Como é bom ficar
em casa, olhar um filminho, comer uma pipoca, dormir até mais tarde, tirar um
cochilo depois do almoço. Como seria bom se tivéssemos mais tempo para brincar
com os filhos, para ler um livro, arrumar o guarda roupas. Num mundo onde a
utopia é possível, todos esses são desejos legítimos. No mundo em que a
distopia é real, tudo isso é um caos.
Há quem diga que
um vírus invisível chegou e colocou tudo no lugar, que as pessoas
passaram a ter tempo, tanto tempo que nem sabem o que fazer com ele, que os
pais estão com os filhos, o trabalho deixou de ser prioridade, as viagens e o
lazer também.

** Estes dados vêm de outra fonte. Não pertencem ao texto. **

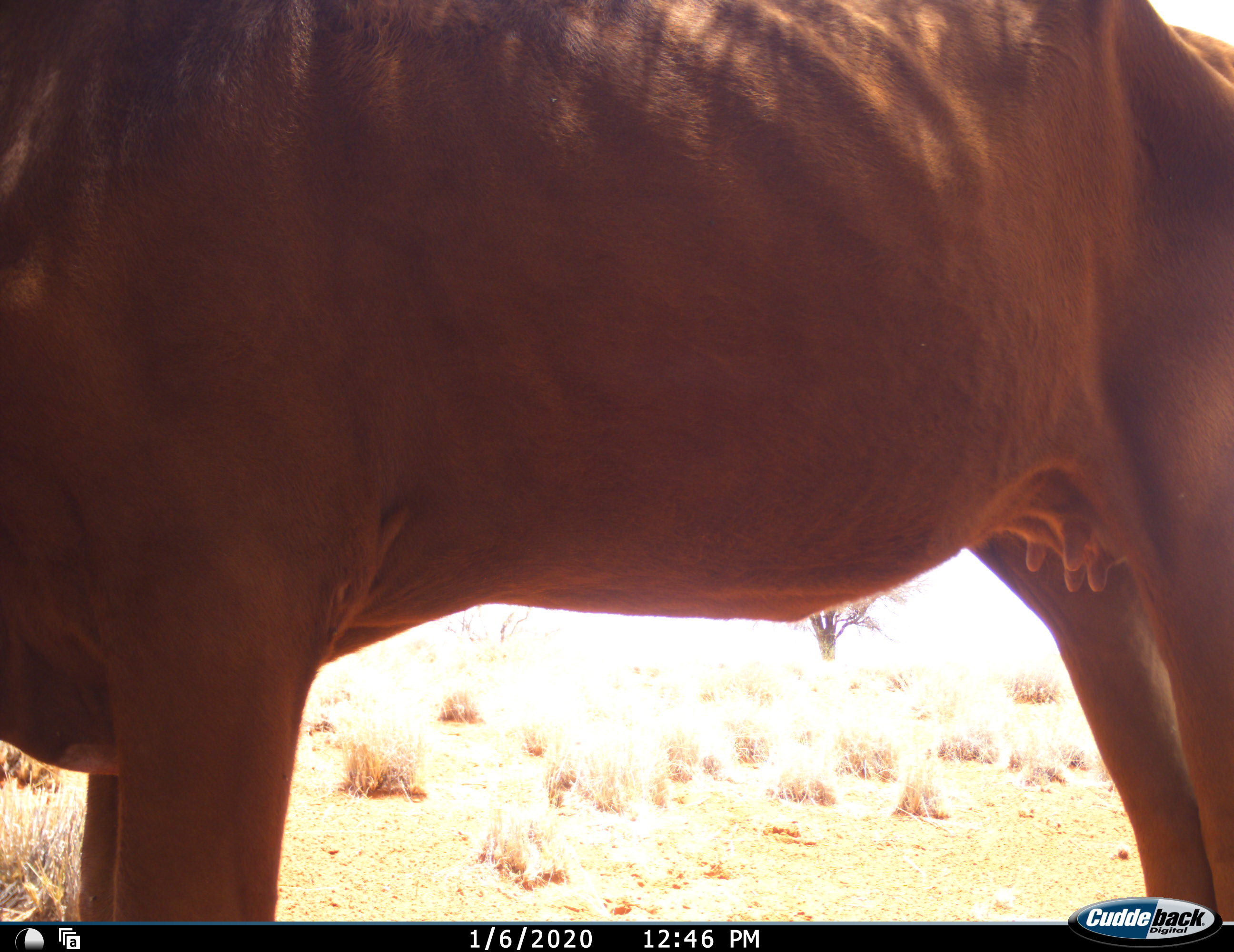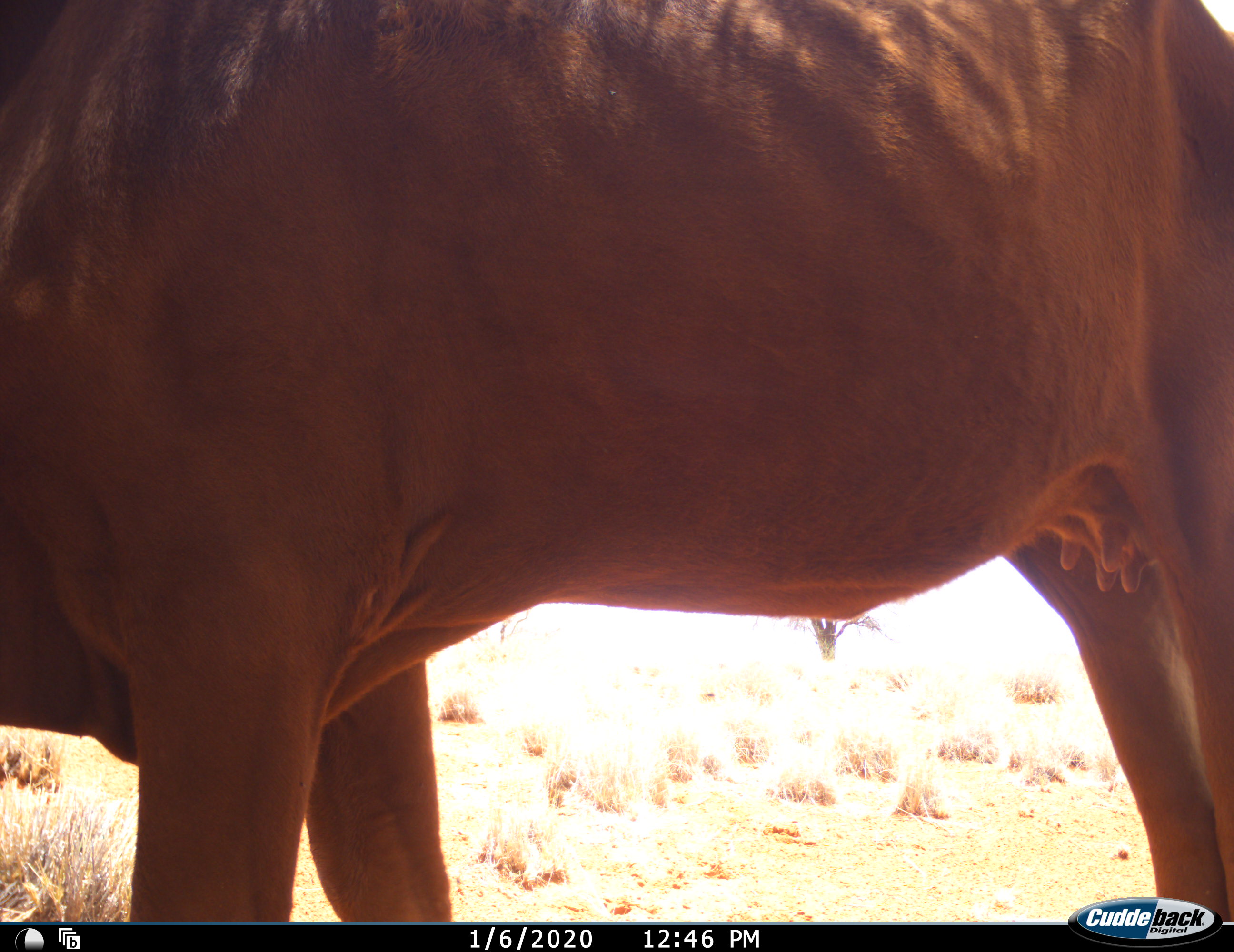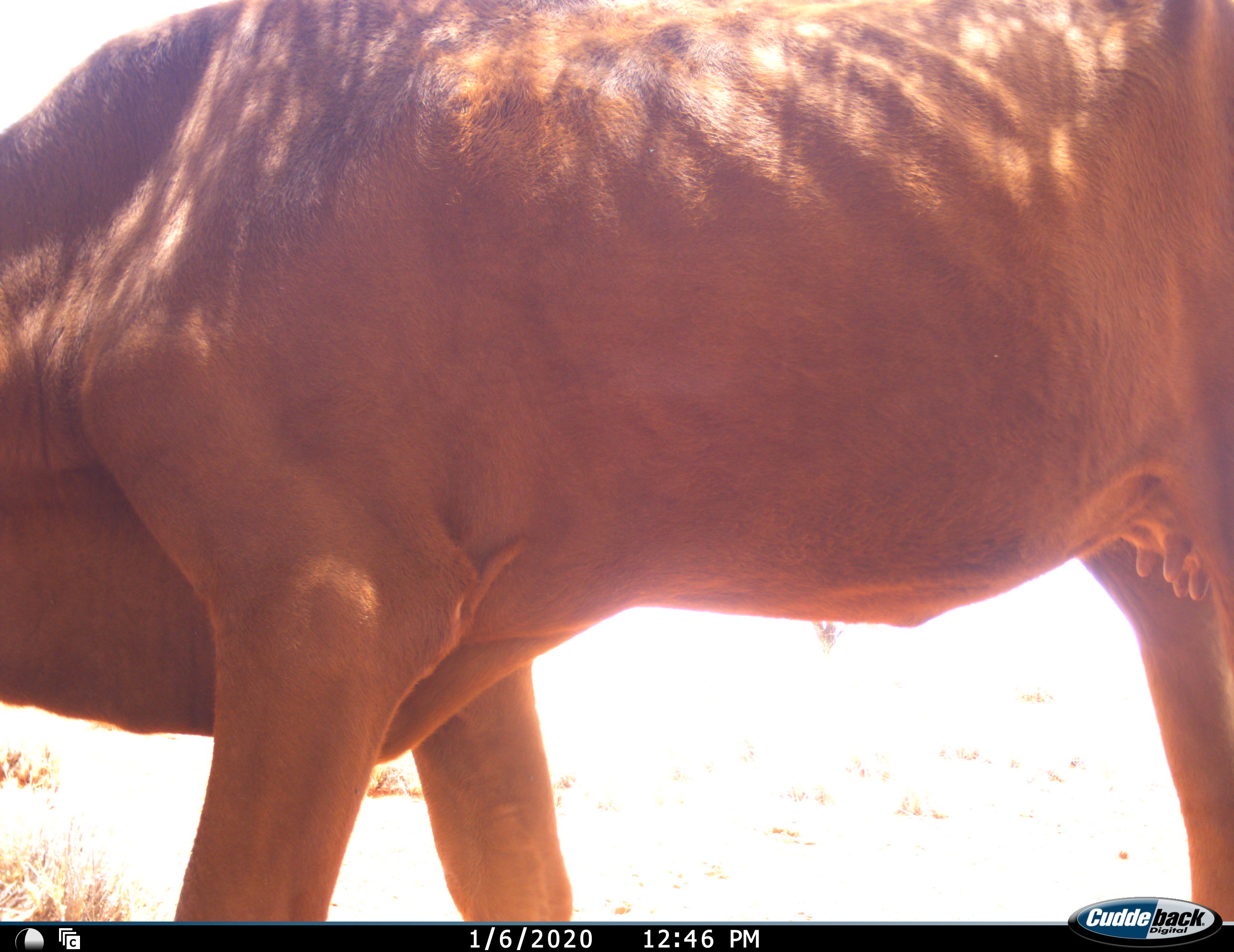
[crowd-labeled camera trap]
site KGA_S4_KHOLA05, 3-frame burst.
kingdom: Animalia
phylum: Chordata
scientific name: Vertebrata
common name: domestic animal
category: domesticanimal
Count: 1.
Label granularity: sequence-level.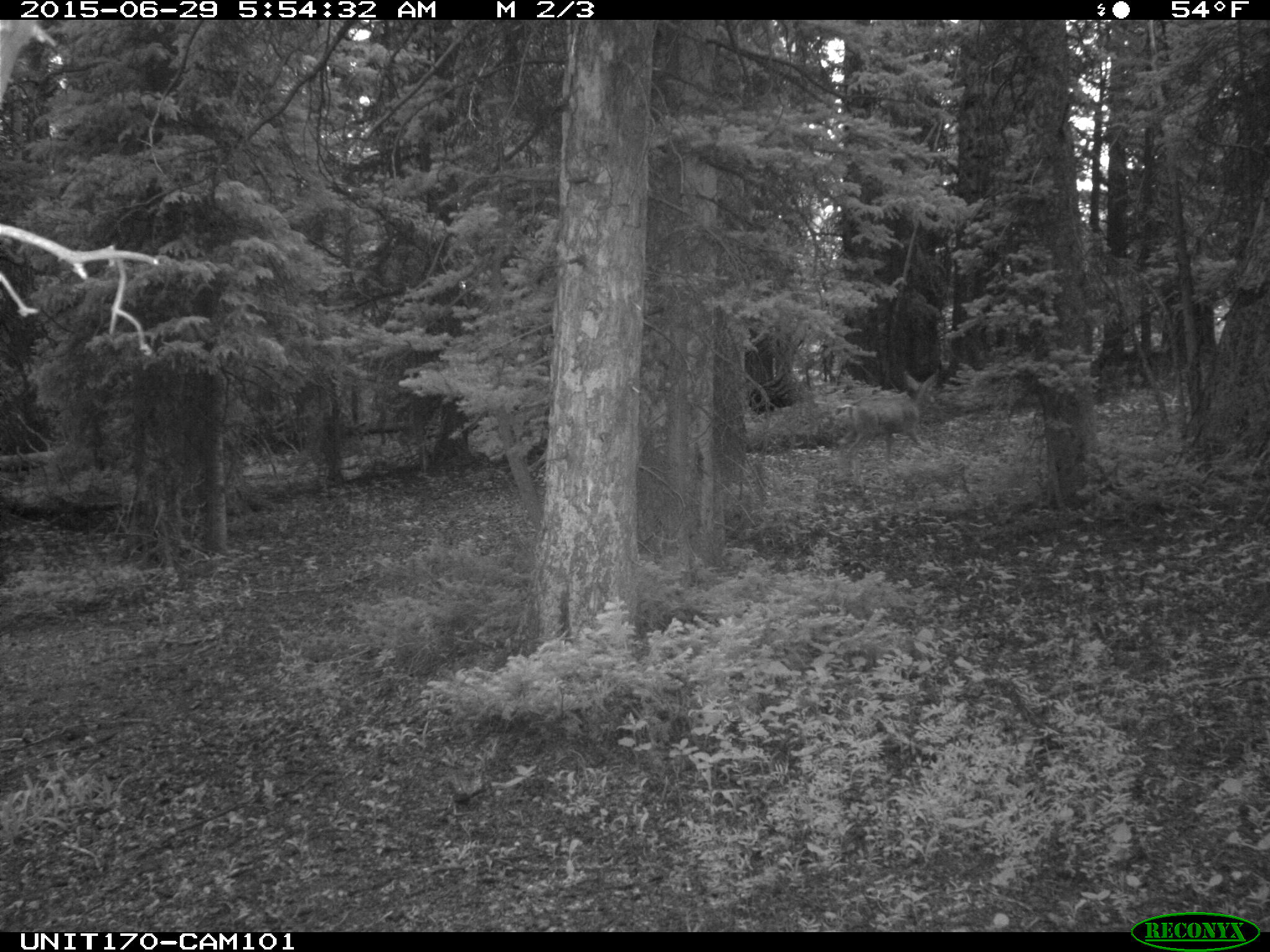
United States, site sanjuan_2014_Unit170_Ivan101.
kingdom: Animalia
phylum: Chordata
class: Mammalia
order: Artiodactyla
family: Cervidae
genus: Odocoileus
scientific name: Odocoileus hemionus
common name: mule deer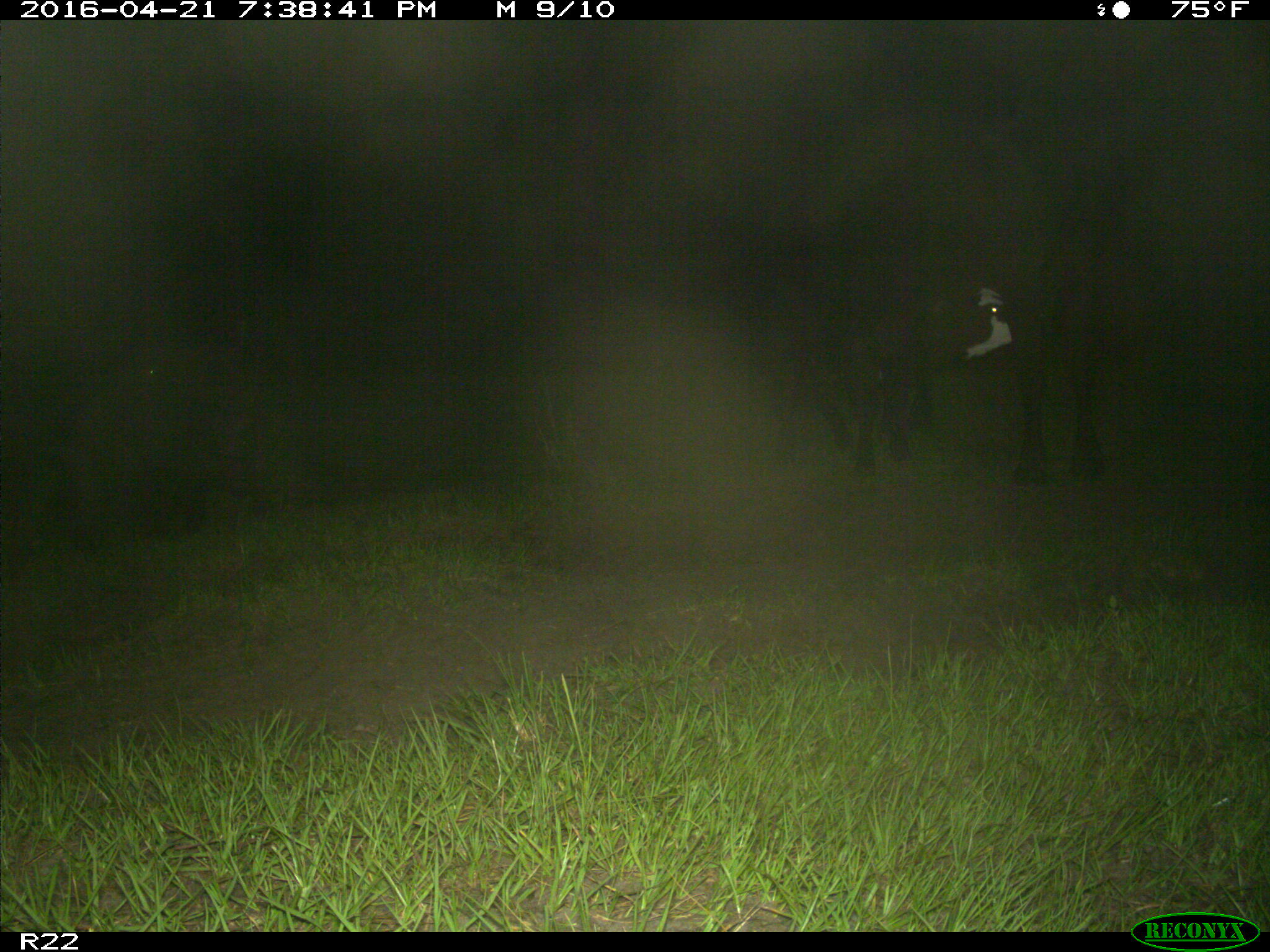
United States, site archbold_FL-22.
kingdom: Animalia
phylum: Chordata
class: Mammalia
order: Artiodactyla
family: Bovidae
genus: Bos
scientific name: Bos taurus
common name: domestic cow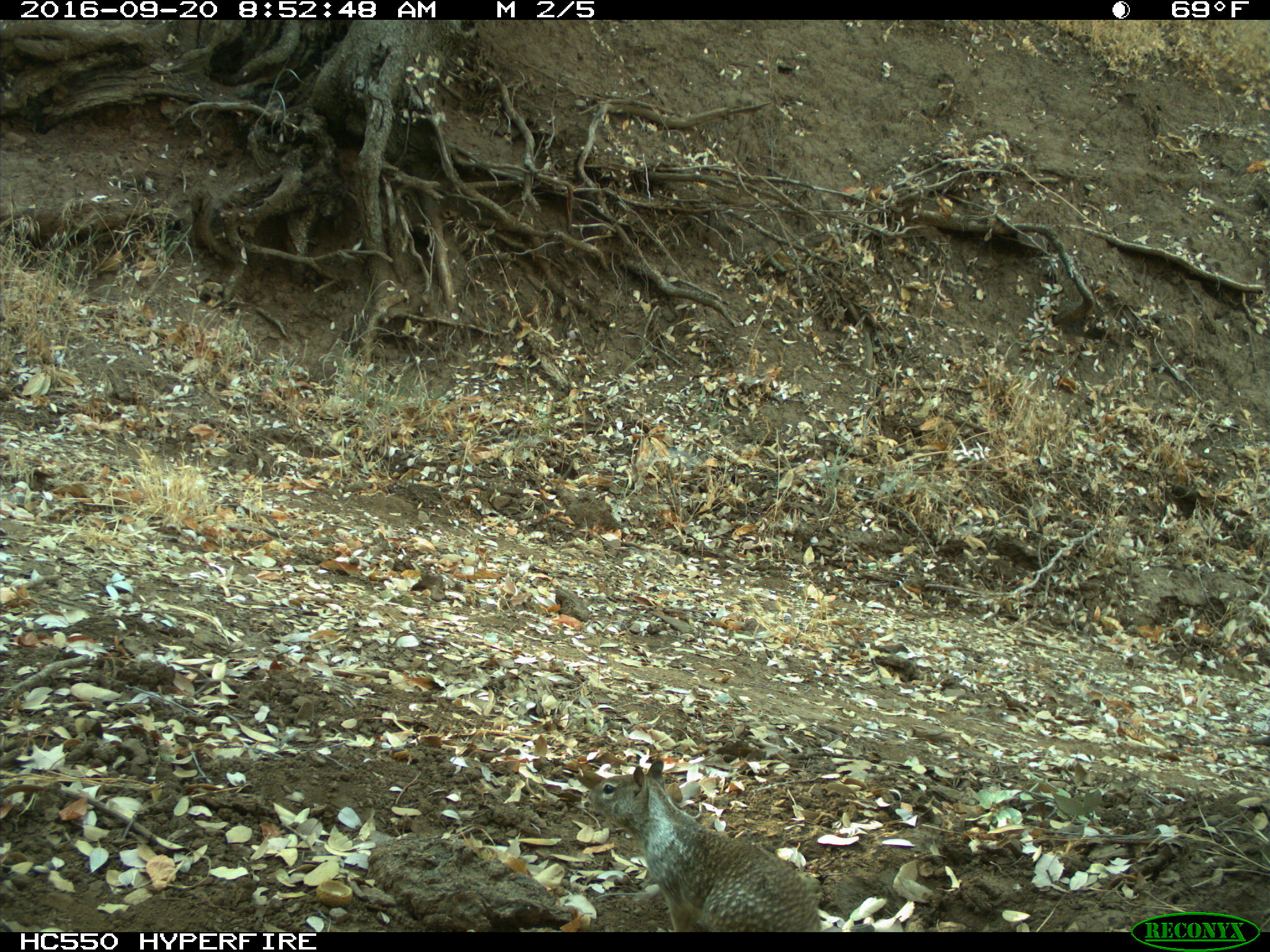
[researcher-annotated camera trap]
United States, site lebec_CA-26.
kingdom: Animalia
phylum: Chordata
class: Mammalia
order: Rodentia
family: Sciuridae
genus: Otospermophilus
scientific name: Otospermophilus beecheyi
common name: california ground squirrel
Otospermophilus beecheyi (california ground squirrel).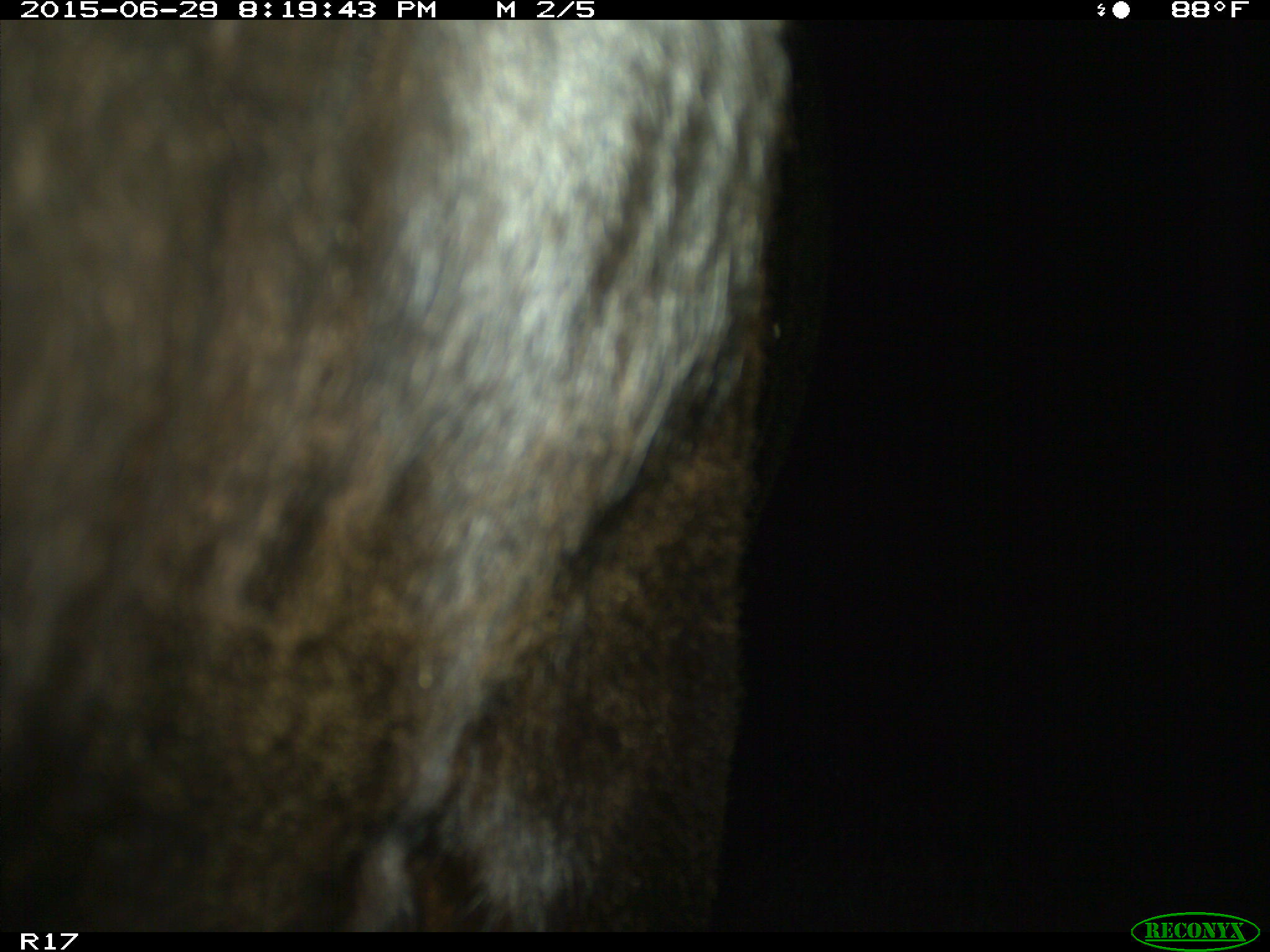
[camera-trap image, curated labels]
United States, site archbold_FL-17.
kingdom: Animalia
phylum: Chordata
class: Mammalia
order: Artiodactyla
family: Bovidae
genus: Bos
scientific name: Bos taurus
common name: domestic cow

Mas, será mesmo esta a realidade para quem está em quarentena?
Na realidade
distópica onde vivo, a vida segue assim: muitas pessoas ainda não entenderam
que estamos numa quarentena e seguem suas rotinas como se ainda estivessem em
férias. Há profissionais que seguem trabalhando a partir de suas casas,
precisando aprender a organizar fazeres profissionais, domésticos e cuidados
parentais, num mesmo espaço e tempo. E há os profissionais que precisam sair de
suas casas para trabalhar (mesmo se expondo e expondo suas famílias a um
possível contágio), para que o mundo siga girando, ainda que um pouco mais lento.
Nessa distopia
onde vivo, há quem diga que o Brasil não pode parar por conta de algumas
milhares de mortes, porque as pessoas continuarão morrendo com ou sem corona
vírus, a economia é que não pode adoecer. Mas, que economia haverá e para quem
haverá economia, quando não estivermos mais aqui? Não é verdade que estamos
todos no mesmo barco. Alguns estão num transatlântico e outros, numa canoa
furada.
Enquanto
alguns românticos dizem que estamos aprendendo a ser mais empáticos por causa
de um vírus, vejo muita gente provando em palavras e ações, quanto o ser humano
não tem ideia do que significa empatia. Ameaçar as pessoas, plantar o medo,
divulgar mentiras, criar teorias conspiratórias, colocar o dinheiro na frente
da vida, desqualificar a ciência, colocar-se acima do bem, do mau e do vírus,
não é ser empático.
Empatia é
estender a mão, ainda que virtualmente. É claro que nesse mundinho distópico
aqui, não há apenas zumbis e dementadores. Nele também mora muita gente bacana,
como os cientistas, que mesmo pouco valorizados e reconhecidos, buscam modos de
minimizar os estragos desse bichinho e salvar vidas. Moram também os
profissionais da saúde e do cuidado, que estão na linha de frente, zelando pela
vida e cuidando das pessoas. Nobres vizinhos são os profissionais da
alimentação e da limpeza, que trabalham para que a vida seja menos caótica pra
todo mundo.
Moram aqui
também os educadores, que mesmo longe de seus alunos, tentam aquietar os
corações e orientar pais e estudantes, na medida do possível, através de suas
redes. Os artistas que vivem aqui, nunca trabalharam tanto (e sem nenhum cachê),
fazendo vídeos e lives diárias para trazer leveza à vida cotidiana. E há
também alguns empresários que, cientes de seu papel social, ao invés de ameaçar
e plantar o medo, estendem a mão para ajudar a minimizar os estragos desse
tempo que não sabemos quanto tempo tem. Quando esse tempo aquietar, alguns
terão aprendido a ser mais empáticos, outros saberão que nem todos aprenderam.